I am generally sympathetic to Robert Pollin’s argument. Investing in clean technology is going to be part of any realistic attempt to confront climate change.
However, Pollin makes strong claims for his proposals: he argues that they will reduce emissions and consumption, that they will do so fairly, and that they are “politically realistic.” These three criteria are certainly the right kind by which to judge climate policies. But it is going to be hard to satisfy all three, and Pollin’s attempt to do so depends on a number of contentious assumptions. Of course, his is a short essay and cannot be faulted for failing to provide more extensive documentation. But we do need more evidence on some key points before we accept that his proposal meets his own criteria.
The United States must help other countries to enjoy the benefits of new technologies.
Pollin takes for granted that his recommendations will reduce consumption, dismissing the likelihood of a “rebound effect.” But it is not clear why we should think that energy demand is close to saturation, and he supplies no evidence for this key claim. Why assume “most U.S. energy consumers today will not want to heat, cool, and light buildings, drive long distances, or operate appliances much more than they already do”? Moreover, since Pollin insists that a clean energy program need not require U.S. citizens to make significant sacrifices, we need especially strong assurance that job losses in industries dependent on fossil fuels, and the costs of retraining, will be recouped by the green sector.
But suppose that these and others of Pollin’s empirical assumptions work out. What about fairness? Pollin writes: “To make our minimally fair contribution toward reducing global emissions, we need to cut our own by at least what the IPCC recommends.” This is the first and last time Pollin invokes the idea of fairness, but it is an important part of a defensible energy policy. With any collective goal, it is essential to think about whether it distributes burdens and benefits fairly. But what principle of fairness is at work in Pollin’s essay? Why should we think his proposal is “minimally fair”?

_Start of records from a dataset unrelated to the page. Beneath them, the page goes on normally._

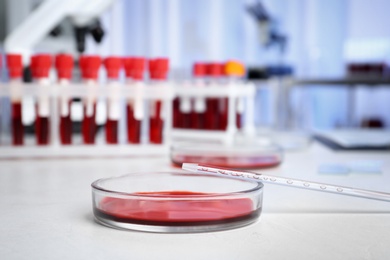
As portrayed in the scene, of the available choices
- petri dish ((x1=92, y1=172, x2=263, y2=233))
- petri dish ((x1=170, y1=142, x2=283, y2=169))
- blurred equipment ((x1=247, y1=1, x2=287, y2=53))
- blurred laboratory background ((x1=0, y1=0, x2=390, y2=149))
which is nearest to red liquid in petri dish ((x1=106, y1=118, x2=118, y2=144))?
petri dish ((x1=170, y1=142, x2=283, y2=169))

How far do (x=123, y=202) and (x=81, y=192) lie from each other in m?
0.23

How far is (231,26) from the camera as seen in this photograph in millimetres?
4082

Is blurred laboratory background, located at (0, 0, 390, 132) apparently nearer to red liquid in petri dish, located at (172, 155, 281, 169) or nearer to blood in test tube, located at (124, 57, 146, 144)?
blood in test tube, located at (124, 57, 146, 144)

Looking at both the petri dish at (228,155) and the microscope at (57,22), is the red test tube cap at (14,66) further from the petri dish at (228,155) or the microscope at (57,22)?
the petri dish at (228,155)

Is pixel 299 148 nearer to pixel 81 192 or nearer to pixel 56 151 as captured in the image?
pixel 56 151

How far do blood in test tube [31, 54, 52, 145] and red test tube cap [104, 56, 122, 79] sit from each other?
14 cm

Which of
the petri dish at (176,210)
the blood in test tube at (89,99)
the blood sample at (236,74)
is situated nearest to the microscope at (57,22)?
the blood in test tube at (89,99)

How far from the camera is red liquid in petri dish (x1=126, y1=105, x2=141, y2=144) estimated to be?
1.24 meters

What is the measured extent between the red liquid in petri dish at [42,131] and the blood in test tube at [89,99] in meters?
0.09

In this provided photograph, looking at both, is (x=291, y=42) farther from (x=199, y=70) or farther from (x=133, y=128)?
(x=133, y=128)

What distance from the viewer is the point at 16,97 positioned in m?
1.17

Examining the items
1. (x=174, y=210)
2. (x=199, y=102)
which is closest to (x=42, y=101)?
(x=199, y=102)

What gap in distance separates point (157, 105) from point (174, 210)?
0.74 metres

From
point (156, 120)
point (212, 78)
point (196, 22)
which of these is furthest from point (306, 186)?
point (196, 22)
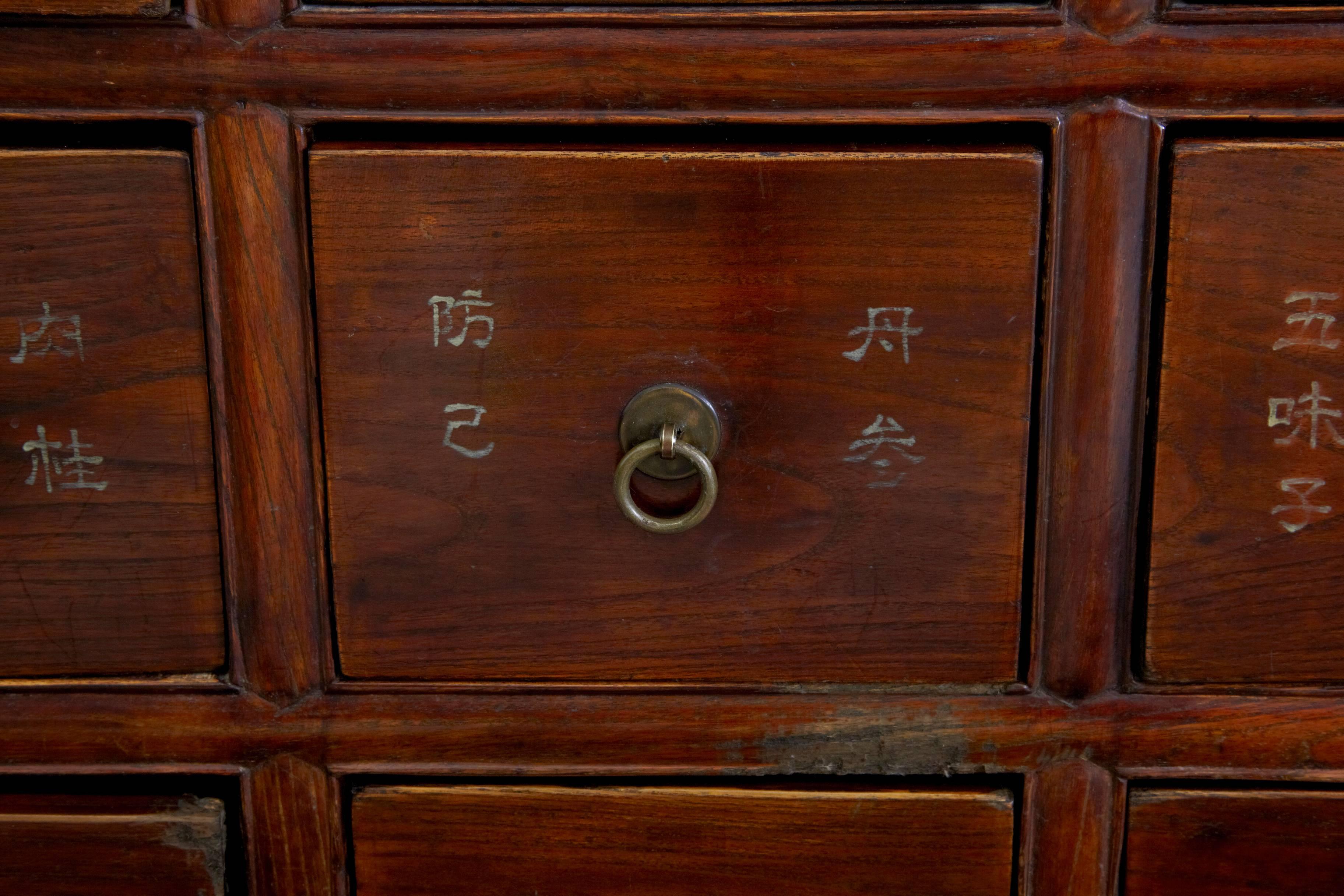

Consider Pollin’s aim of reducing U.S. emissions by 40 percent over twenty years. Although it is hard to tell without more data, it seems that this policy still allows U.S. citizens to produce more per capita emissions than do citizens of many other countries. Is that fair, especially considering that a great majority of U.S. citizens could afford to reduce their energy usage and still lead very fulfilling lives? In addition such a plan takes no account of past emissions. Should a just energy policy ignore the history of U.S. emissions over the last quarter century? If the promise is that the clean energy program is “fair,” these are questions that need answers.
Many of these questions about fairness intersect with questions about foreign policy. Pollin’s essay is focused on a clean energy program for the United States, which he says “bears a special responsibility to deliver dramatic reductions.” But surely such responsibility includes global leadership. The United States must engage in technology transfer to enable other countries to enjoy the benefits of the innovation Pollin calls for. Without technology transfer, the poorest countries won’t be able to develop without contributing to climate change, so it would seem to fall to those with access to clean technology—and especially to countries such as the United States that are wealthy and have a history of high emissions—to guard against dirty development. What, then, is the foreign policy dimension of Pollin’s proposal? Is there a commitment to technology sharing? To the design of appropriate intellectual property rights? If not, why not?
Perhaps Pollin would reply that such commitments are not politically realistic. But that would only serve to remind us where the demand for fairness diverges from what U.S. citizens and political elites are willing to accept.